-- Begin --
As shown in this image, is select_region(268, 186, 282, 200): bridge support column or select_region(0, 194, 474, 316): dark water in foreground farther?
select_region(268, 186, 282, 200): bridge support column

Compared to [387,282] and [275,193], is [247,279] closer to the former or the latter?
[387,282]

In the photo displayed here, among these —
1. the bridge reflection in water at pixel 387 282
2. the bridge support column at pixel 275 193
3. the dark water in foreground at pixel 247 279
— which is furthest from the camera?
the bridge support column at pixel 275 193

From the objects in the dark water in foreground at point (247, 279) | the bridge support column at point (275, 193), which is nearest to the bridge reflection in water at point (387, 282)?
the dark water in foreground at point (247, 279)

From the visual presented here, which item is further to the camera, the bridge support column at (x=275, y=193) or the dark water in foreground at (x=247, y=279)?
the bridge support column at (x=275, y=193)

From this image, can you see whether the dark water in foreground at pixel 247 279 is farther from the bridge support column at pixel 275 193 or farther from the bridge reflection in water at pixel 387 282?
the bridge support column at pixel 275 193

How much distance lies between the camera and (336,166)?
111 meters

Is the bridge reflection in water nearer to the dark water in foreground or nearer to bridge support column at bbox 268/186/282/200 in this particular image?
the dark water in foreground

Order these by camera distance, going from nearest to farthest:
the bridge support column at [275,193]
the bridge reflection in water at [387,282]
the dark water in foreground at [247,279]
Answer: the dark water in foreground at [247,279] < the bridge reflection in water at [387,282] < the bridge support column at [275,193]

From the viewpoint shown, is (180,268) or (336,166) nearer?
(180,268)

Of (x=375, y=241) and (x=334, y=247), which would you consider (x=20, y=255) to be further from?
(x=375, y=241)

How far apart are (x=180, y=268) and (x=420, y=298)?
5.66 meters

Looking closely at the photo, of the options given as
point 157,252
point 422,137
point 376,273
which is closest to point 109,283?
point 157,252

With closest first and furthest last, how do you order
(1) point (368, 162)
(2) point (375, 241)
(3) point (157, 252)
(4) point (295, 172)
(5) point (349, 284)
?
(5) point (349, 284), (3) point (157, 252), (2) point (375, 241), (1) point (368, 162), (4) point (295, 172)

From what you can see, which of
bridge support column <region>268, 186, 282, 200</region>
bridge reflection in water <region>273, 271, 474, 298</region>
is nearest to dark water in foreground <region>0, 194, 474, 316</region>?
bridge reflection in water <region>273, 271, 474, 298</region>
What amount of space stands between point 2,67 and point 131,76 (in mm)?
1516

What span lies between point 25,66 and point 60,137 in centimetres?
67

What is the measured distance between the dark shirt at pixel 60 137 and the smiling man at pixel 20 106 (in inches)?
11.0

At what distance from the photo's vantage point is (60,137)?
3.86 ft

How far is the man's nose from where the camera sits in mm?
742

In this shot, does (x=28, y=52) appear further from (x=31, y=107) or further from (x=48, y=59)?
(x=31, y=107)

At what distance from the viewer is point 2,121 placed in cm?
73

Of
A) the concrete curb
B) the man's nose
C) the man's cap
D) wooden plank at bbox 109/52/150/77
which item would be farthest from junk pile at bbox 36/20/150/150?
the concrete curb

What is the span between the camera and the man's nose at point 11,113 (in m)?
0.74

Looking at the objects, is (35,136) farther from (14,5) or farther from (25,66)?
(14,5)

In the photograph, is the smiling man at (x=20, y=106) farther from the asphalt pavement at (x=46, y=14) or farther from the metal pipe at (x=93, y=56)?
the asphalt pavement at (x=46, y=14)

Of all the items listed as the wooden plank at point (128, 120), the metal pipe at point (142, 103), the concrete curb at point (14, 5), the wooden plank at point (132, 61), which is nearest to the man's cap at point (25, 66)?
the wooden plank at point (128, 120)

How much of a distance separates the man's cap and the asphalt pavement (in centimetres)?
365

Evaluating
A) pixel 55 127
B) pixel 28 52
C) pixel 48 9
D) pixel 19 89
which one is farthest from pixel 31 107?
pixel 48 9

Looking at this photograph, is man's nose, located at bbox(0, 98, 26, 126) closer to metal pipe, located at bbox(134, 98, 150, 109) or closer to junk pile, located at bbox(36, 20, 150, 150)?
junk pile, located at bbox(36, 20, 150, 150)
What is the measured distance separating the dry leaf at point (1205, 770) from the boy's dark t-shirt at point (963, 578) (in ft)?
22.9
-- End --
◆ TASK DESCRIPTION ◆
Write out all records exactly, keeping every detail.

◆ ANSWER TO THE PROBLEM ◆
As shown in this image, is select_region(268, 186, 282, 200): bridge support column or select_region(0, 194, 474, 316): dark water in foreground farther?
select_region(268, 186, 282, 200): bridge support column

Compared to [387,282] and [275,193], is [247,279] closer to the former or the latter?
[387,282]

In the photo displayed here, among these —
1. the bridge reflection in water at pixel 387 282
2. the bridge support column at pixel 275 193
3. the dark water in foreground at pixel 247 279
— which is furthest from the camera?
the bridge support column at pixel 275 193

From the objects in the dark water in foreground at point (247, 279) | the bridge support column at point (275, 193), which is nearest to the bridge reflection in water at point (387, 282)?
the dark water in foreground at point (247, 279)

From the visual presented here, which item is further to the camera, the bridge support column at (x=275, y=193) or the dark water in foreground at (x=247, y=279)?
the bridge support column at (x=275, y=193)

From this image, can you see whether the dark water in foreground at pixel 247 279 is farther from the bridge support column at pixel 275 193 or farther from the bridge reflection in water at pixel 387 282?
the bridge support column at pixel 275 193

How much distance lies between the camera and (336,166)?
111 meters

Is the bridge reflection in water nearer to the dark water in foreground or nearer to bridge support column at bbox 268/186/282/200 in this particular image?
the dark water in foreground

Order these by camera distance, going from nearest to farthest:
the bridge support column at [275,193]
the bridge reflection in water at [387,282]
the dark water in foreground at [247,279]
Answer: the dark water in foreground at [247,279] < the bridge reflection in water at [387,282] < the bridge support column at [275,193]

From the viewpoint shown, is (180,268) or (336,166) nearer?
(180,268)

Of (x=375, y=241) and (x=334, y=247), which would you consider (x=20, y=255) to be further from?
(x=375, y=241)

How far apart are (x=180, y=268) and (x=420, y=298)?
5.66 meters

Looking closely at the photo, of the options given as
point 157,252
point 422,137
point 376,273
which is closest to point 109,283?
point 157,252

With closest first and furthest last, how do you order
(1) point (368, 162)
(2) point (375, 241)
(3) point (157, 252)
(4) point (295, 172)
(5) point (349, 284)
?
(5) point (349, 284), (3) point (157, 252), (2) point (375, 241), (1) point (368, 162), (4) point (295, 172)

From what you can see, which of
bridge support column <region>268, 186, 282, 200</region>
bridge reflection in water <region>273, 271, 474, 298</region>
is nearest to dark water in foreground <region>0, 194, 474, 316</region>?
bridge reflection in water <region>273, 271, 474, 298</region>
What amount of space stands between point 2,67 and point 131,76 (in mm)?
1516

What span lies between point 25,66 and point 60,137 in centimetres?
67

What is the measured distance between the dark shirt at pixel 60 137 and the smiling man at pixel 20 106 (in inches)?
11.0

At what distance from the photo's vantage point is (60,137)?
3.86 ft

How far is the man's nose from where the camera sits in mm?
742

In this shot, does (x=28, y=52) appear further from (x=31, y=107) or further from (x=48, y=59)?
(x=31, y=107)

At what distance from the viewer is point 2,121 placed in cm?
73

Of
A) the concrete curb
B) the man's nose
C) the man's cap
D) wooden plank at bbox 109/52/150/77
which item would be farthest from junk pile at bbox 36/20/150/150?
the concrete curb

What is the span between the camera and the man's nose at point 11,113 (in m)?
0.74

Looking at the objects, is (35,136) farther from (14,5) or farther from (25,66)?
(14,5)

In the photograph, is the smiling man at (x=20, y=106) farther from the asphalt pavement at (x=46, y=14) or farther from the metal pipe at (x=93, y=56)?
the asphalt pavement at (x=46, y=14)

Of all the items listed as the wooden plank at point (128, 120), the metal pipe at point (142, 103), the concrete curb at point (14, 5), the wooden plank at point (132, 61), which is nearest to the man's cap at point (25, 66)?
the wooden plank at point (128, 120)

How much of a distance separates the man's cap and the asphalt pavement (in centimetres)?
365

Evaluating
A) pixel 55 127
B) pixel 28 52
C) pixel 48 9
D) pixel 19 89
which one is farthest from pixel 31 107?
pixel 48 9

Looking at this photograph, is man's nose, located at bbox(0, 98, 26, 126) closer to metal pipe, located at bbox(134, 98, 150, 109) or closer to junk pile, located at bbox(36, 20, 150, 150)?
junk pile, located at bbox(36, 20, 150, 150)
What is the measured distance separating the dry leaf at point (1205, 770) from the boy's dark t-shirt at point (963, 578) (in ft)?
22.9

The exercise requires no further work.